1944 kam der italienische Duce Benito Mussolini höchstpersönlich mit dem deutschen Generalfeldmarschall Wilhelm Keitel zu Besuch nach Grafenwöhr, um die rund 12 000 Mann umfassende italienische Division »San Marco«, die der Wehrmacht beistehen sollte, von hier aus an die Front zu schicken. Grafenwöhr wurde zum Ausbildungszentrum europäischer Hilfstruppen Adolf Hitlers. Hier schwor man die spanische »Blaue Division« ein, bevor sie nach Russland abmarschierte, genauso wie die aus norwegischen und dänischen Regimentern gebildete freiwillige 11. SS-Panzerdivision »Nordland«. Anfang 1944 wurde zudem General Heinz Wilhelm Guderians »Arbeitsstab Panzer« nach Grafenwöhr verlegt, der Umschulungen und Auffrischungen von Panzerverbänden organisieren sollte, die an der Front aufgerieben worden waren.
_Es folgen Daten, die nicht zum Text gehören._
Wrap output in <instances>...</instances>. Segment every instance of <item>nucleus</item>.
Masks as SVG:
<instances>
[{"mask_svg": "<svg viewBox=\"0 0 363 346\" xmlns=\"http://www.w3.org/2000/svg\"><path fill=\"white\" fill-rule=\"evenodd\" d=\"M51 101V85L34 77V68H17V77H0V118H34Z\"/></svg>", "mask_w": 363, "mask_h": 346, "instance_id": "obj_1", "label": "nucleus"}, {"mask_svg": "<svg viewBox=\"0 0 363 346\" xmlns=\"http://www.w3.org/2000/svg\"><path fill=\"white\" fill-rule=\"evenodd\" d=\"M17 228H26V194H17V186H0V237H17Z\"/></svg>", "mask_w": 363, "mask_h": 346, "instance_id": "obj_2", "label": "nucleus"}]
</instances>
Am 5. und 8. April 1944 bereiteten amerikanische Bomberverbände der Ausbildungsfestung der Nationalsozialisten, die mit drei Millionen gebunkerten Gasgranaten und Bomben nebenbei das größte Giftgaslager des »Dritten Reichs« war, endgültig ein Ende. Auch die »Kampfgruppe Grafenwöhr«, die sich den vorrückenden US-Truppen als letzter Wehrmachtsverband entgegenstellen sollte, wurde schnell besiegt und entwaffnet.

Welche große symbolische Bedeutung der Truppenübungsplatz für die Nationalsozialisten hatte, belegt ein obszönes Objekt, das die amerikanischen Soldaten sprengten, bevor sie Grafenwöhr für ihre Zwecke in Besitz nahmen. Die Rede ist vom »Eisernen Gustav«, auch »Dora« genannt, dem »größten Geschütz aller Zeiten«. Dieser riesenhafte Stahlphallus hatte eine Rohrlänge von 42,48 Metern, ein Gewicht von 1 350 Tonnen und sollte 4,72 Tonnen schwere Granaten angeblich 47 Kilometer weit schießen. »Gustav« kam jedoch nur einmal vor Sewastopol zum Einsatz, wobei insgesamt 3 500 Mann zur Bedienung des monumentalen Apparats nötig waren. Danach brachte man das unpraktische Symbol deutschen Größenwahns nach Grafenwöhr, wo es offenbar weniger konkreten militärischen Zwecken diente als der Beeindruckung auszubildender Rekruten.

In den folgenden Jahrzehnten kam eine etwas andere Art von Militär nach Grafenwöhr, unter anderem mit einem Soldaten namens Elvis Presley, der 1958 dort stationiert wurde und die jungen Leute der Umgebung begeisterte. Die Soldaten importierten nicht nur den Rock’n’Roll, sondern auch Kaugummis und ein Lebensgefühl, das bis heute ein bisschen Abwechslung in die provinzielle Gegend rund um Grafenwöhr bringt.